**WHAT IS REQUIRED:**
Reproduce, with no edits, the line that contains "2022-09-18T03:32:42, 3-frame burst." and all the lines that follow it, ending with the last line of the records.

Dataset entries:
****************

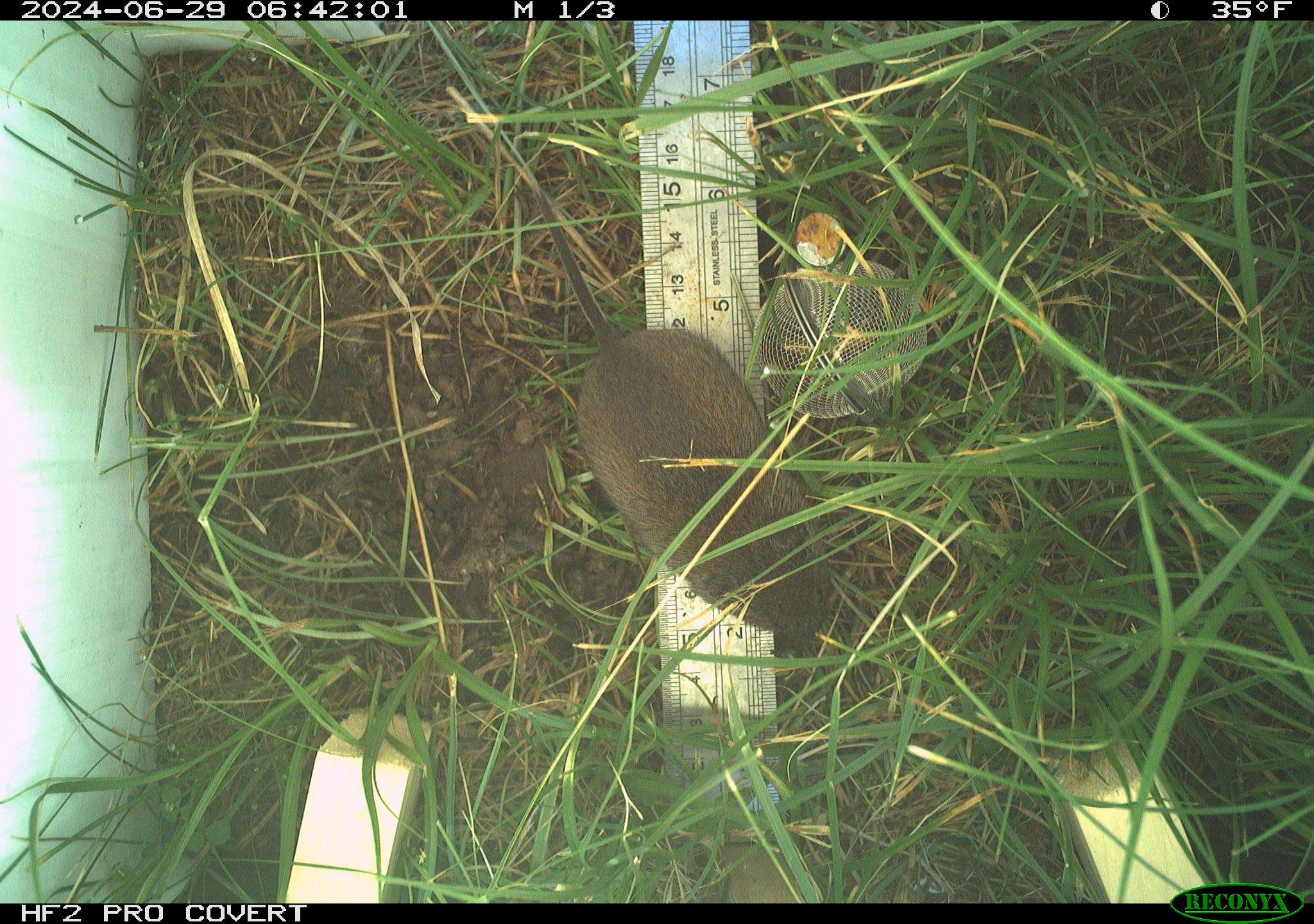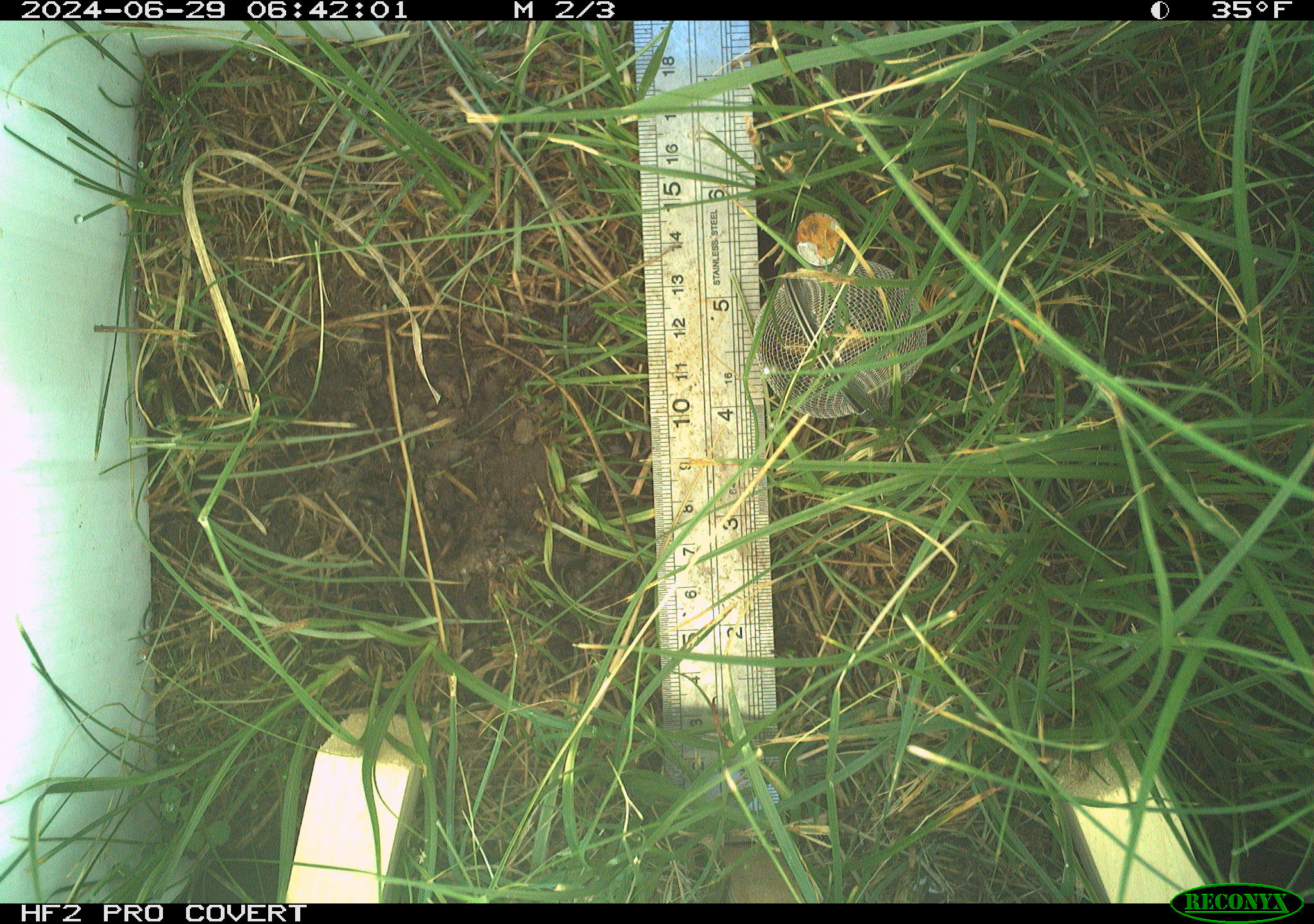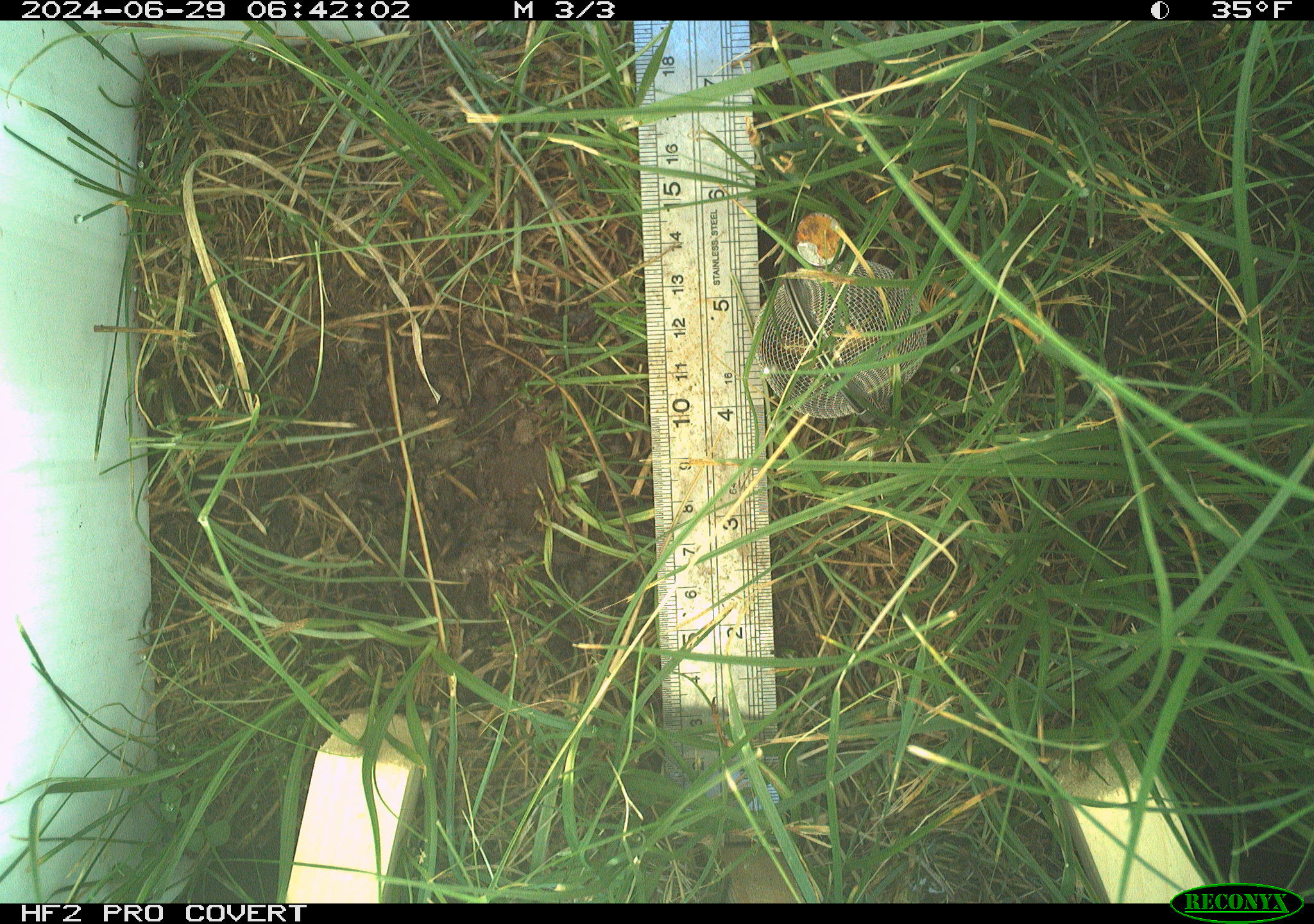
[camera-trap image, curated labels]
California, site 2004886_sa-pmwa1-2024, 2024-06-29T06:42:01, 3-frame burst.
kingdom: Animalia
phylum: Chordata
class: Mammalia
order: Rodentia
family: Cricetidae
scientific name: Arvicolinae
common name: voles, lemmings, and muskrats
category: arvicolinae subfamily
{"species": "arvicolinae subfamily (voles, lemmings, and muskrats) (Arvicolinae)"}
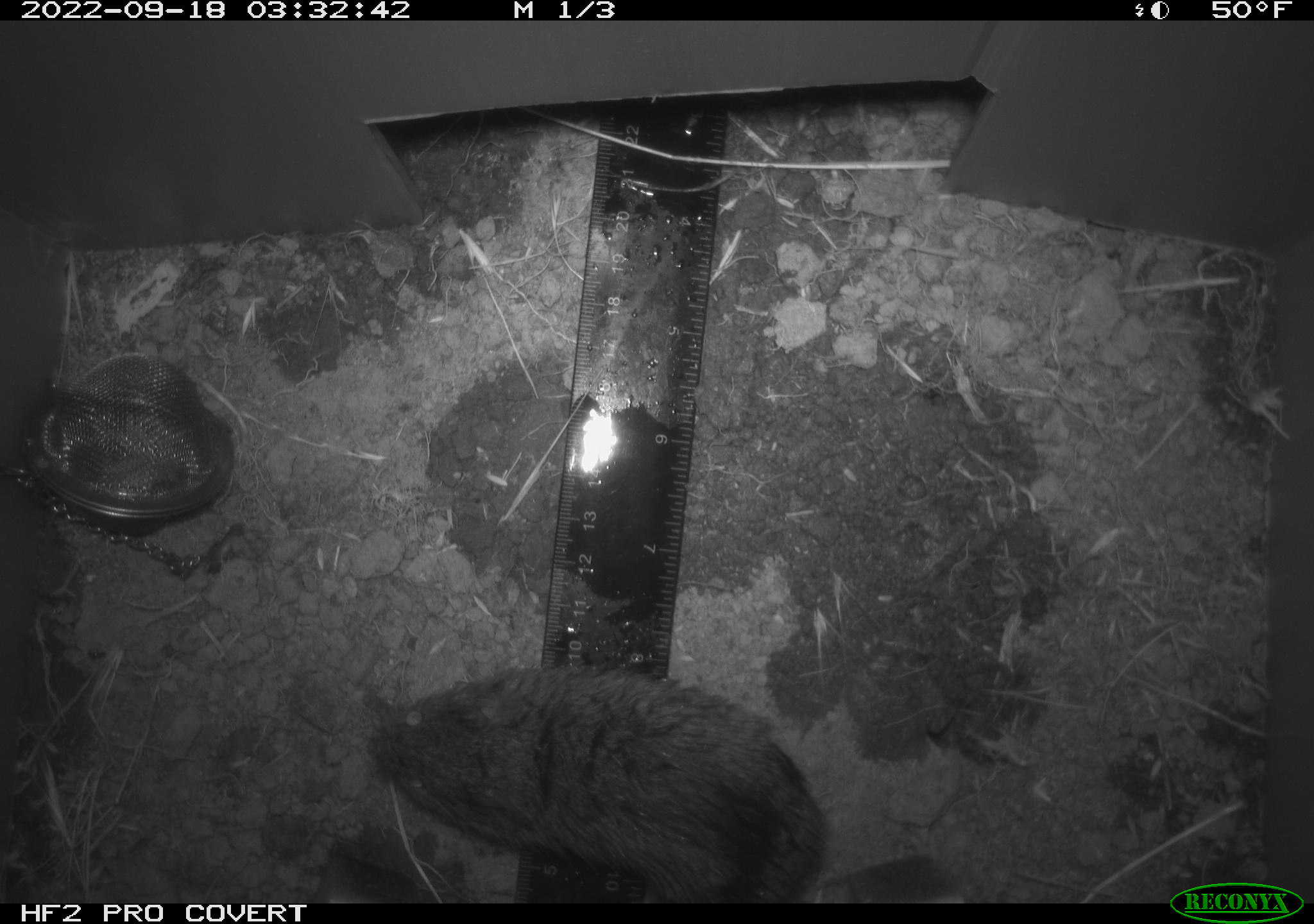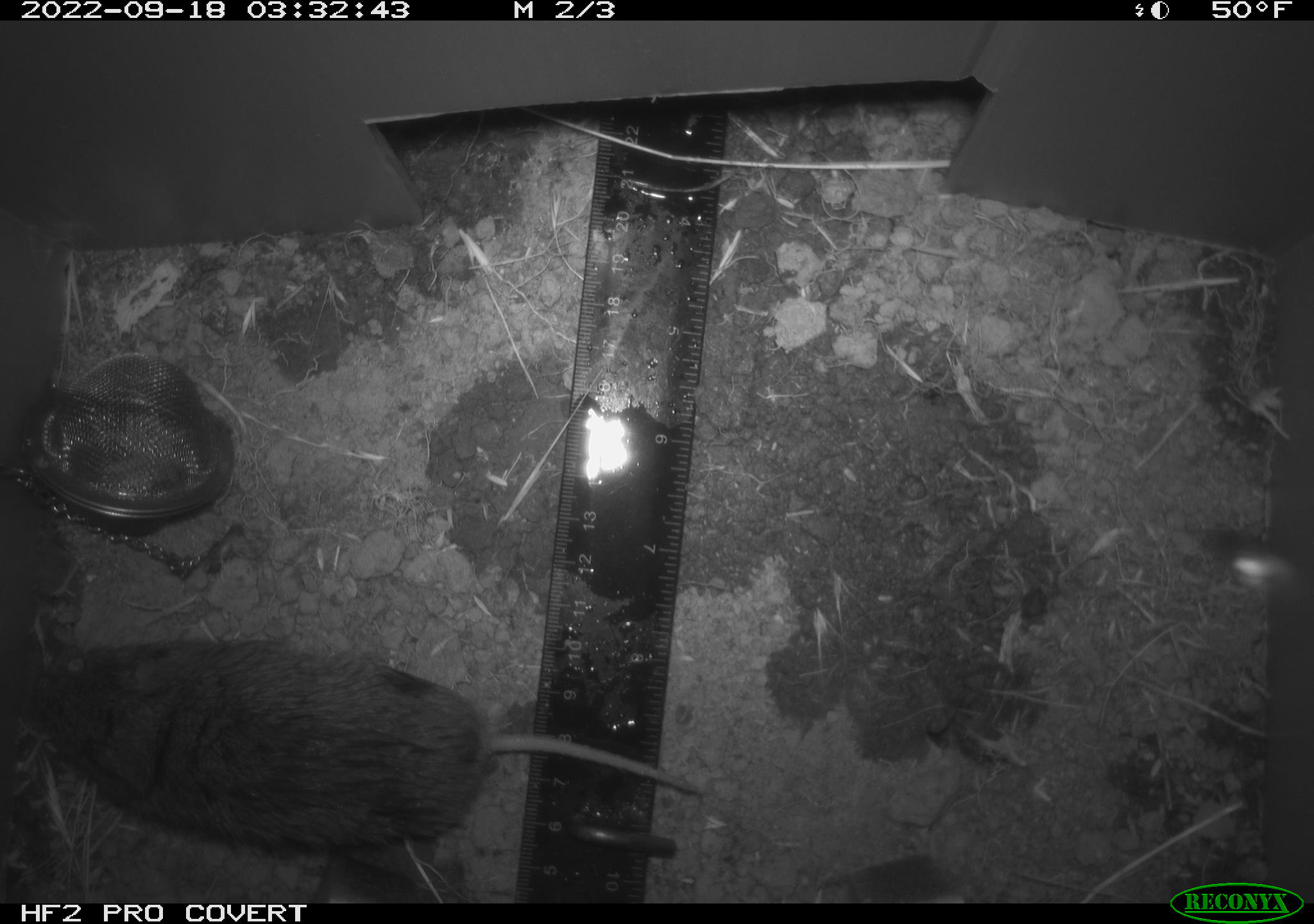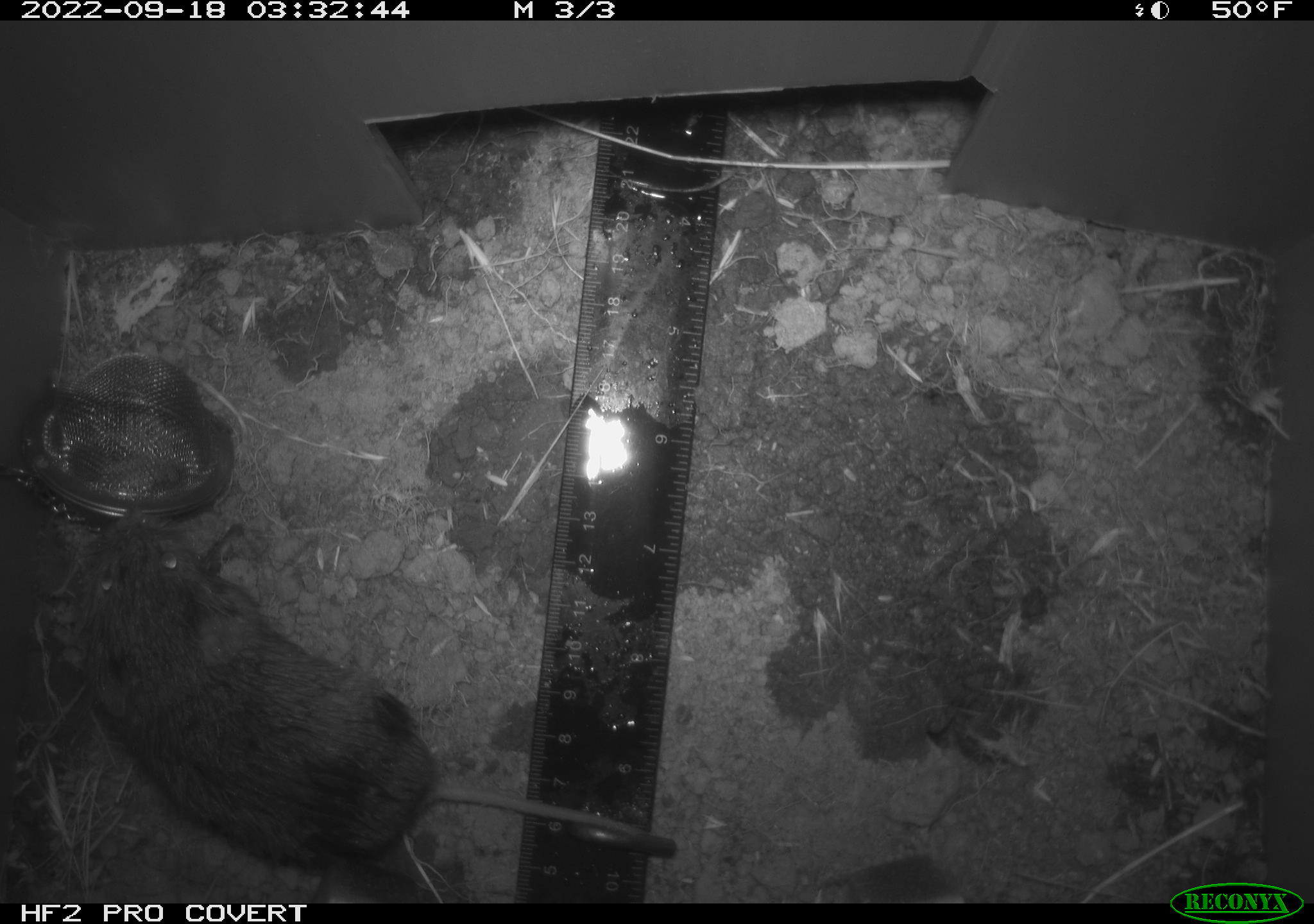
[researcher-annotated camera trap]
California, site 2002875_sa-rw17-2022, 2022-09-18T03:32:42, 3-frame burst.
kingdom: Animalia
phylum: Chordata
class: Mammalia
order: Rodentia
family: Cricetidae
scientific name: Arvicolinae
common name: voles, lemmings, and muskrats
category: arvicolinae subfamily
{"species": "arvicolinae subfamily (voles, lemmings, and muskrats) (Arvicolinae)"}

****************

**ANSWER TO THIS EXERCISE:**
California, site 2002875_sa-rw17-2022, 2022-09-18T03:32:42, 3-frame burst.
kingdom: Animalia
phylum: Chordata
class: Mammalia
order: Rodentia
family: Cricetidae
scientific name: Arvicolinae
common name: voles, lemmings, and muskrats
category: arvicolinae subfamily
{"species": "arvicolinae subfamily (voles, lemmings, and muskrats) (Arvicolinae)"}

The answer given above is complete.